The captain was momentarily confused. “Yes,” he said, waving his hand. “At ease.” Johnny moved his left foot twelve inches, crossed his palms behind his back and slumped. The captain’s eyes narrowed behind his gold spectacles and his pinched face seemed to grow tighter. The first sergeant and the clerk were listening to all this in the outside room, the captain having neglected to have the door shut.
He looked up at Johnny from behind his desk. “I realize that your disability is the result of a wound and that you are not to blame for it. Also that you are not malingering. At the same time, there are a lot of jobs in my company that you could do, even overseas, if you wished to stay in it.” He raised his hand when Johnny started to speak.
“Wait just a minute. You’ve been a corporal and have enjoyed the privileges of a non-com. But you’ve forfeited all that by going AWOL. You’re starting back at the bottom. I’ve looked at your Service Record and your 201 file, and I know that you’ve had a lot of various useful experiences—you had a platoon once, didn’t you?”
“For two weeks, Sir. Temporarily, in combat.”
“Yes,” said the captain. “I know all those things.” He permitted himself a slight smile, which however was lost on Johnny who stared straight ahead at the wall over the captain’s head. “I also know that your AGOT score was extremely high. What I want to point out is that all these things are commendable, but they do not give you the right to set yourself outside the pale. You are just as subject to discipline as anybody else. I play no favorites in my company; you can ask the men.” Johnny had already talked to most of them on this subject, but he did not attempt to refute the captain’s statement. “And neither do I pick on anybody.
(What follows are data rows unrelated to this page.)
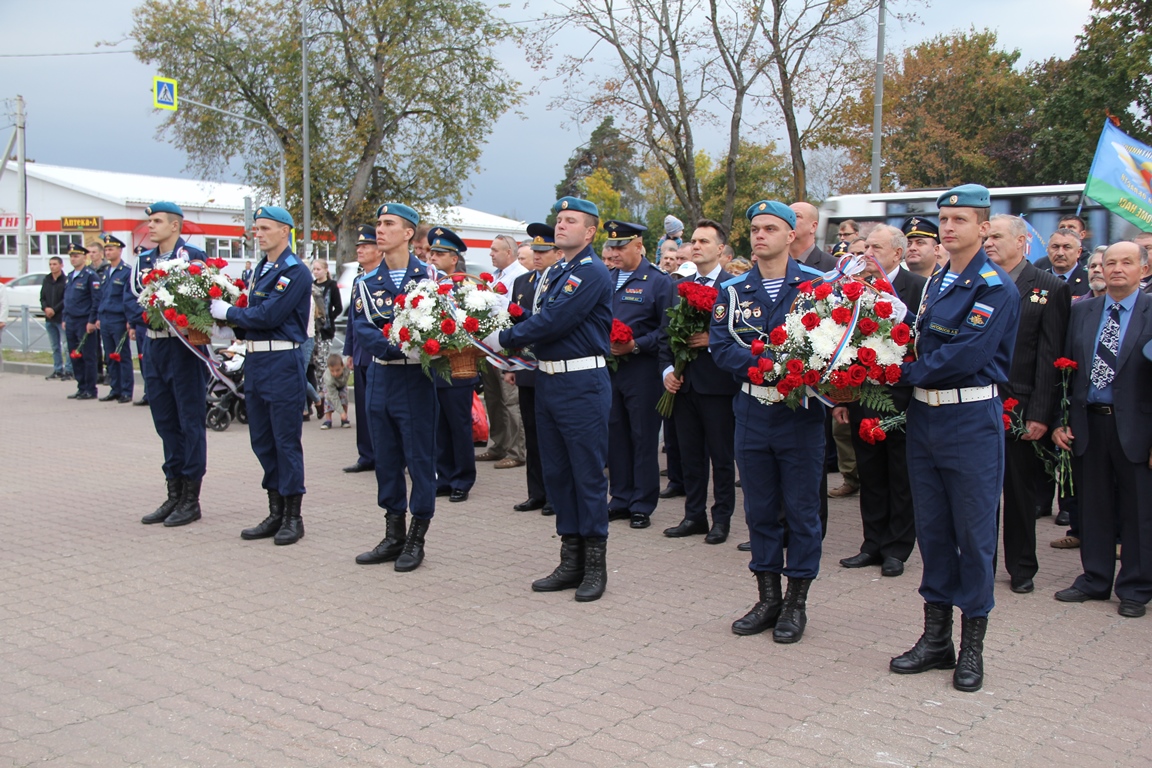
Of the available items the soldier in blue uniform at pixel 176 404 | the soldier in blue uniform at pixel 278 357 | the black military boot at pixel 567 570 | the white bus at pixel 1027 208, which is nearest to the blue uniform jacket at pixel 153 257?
the soldier in blue uniform at pixel 176 404

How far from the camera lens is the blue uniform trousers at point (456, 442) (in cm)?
876

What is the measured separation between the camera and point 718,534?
721 cm

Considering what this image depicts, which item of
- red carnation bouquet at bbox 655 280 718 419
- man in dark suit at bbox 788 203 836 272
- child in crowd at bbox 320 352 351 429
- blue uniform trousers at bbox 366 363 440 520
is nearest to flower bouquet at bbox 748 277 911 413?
red carnation bouquet at bbox 655 280 718 419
“You’re at the bottom again, and you might as well become used to it. As I said, there are lots of jobs that you could do in my company that would not be hindered by your disability. How would you like to be a clerk in my company? It would be better than the job you have now. But you would have to start at the bottom and work up. There are things that could be done in this office on your time off from your other duty, for instance, this stove needs to be cleaned. My clerks aren’t as efficient as I’d like them to be. This office hasn’t been cleaned properly for some time. If you went to start in that way, and show me you’ve got the stuff, fine. You’ll have to prove it to me, though. But if, in time, I see that you are conscientious and mean to work hard, I’ll treat you accordingly.” The captain smiled up at Johnny magnanimously, but the look in his eyes did not seem to go with his smile. Johnny thought suddenly of the ancient saying: “What you are speaks so loudly, I cannot hear what you say.” He was momentarily shocked at the audacity of this man who could so magnanimously offer him the honor of cleaning his stove—on his time off, in addition to his other duties.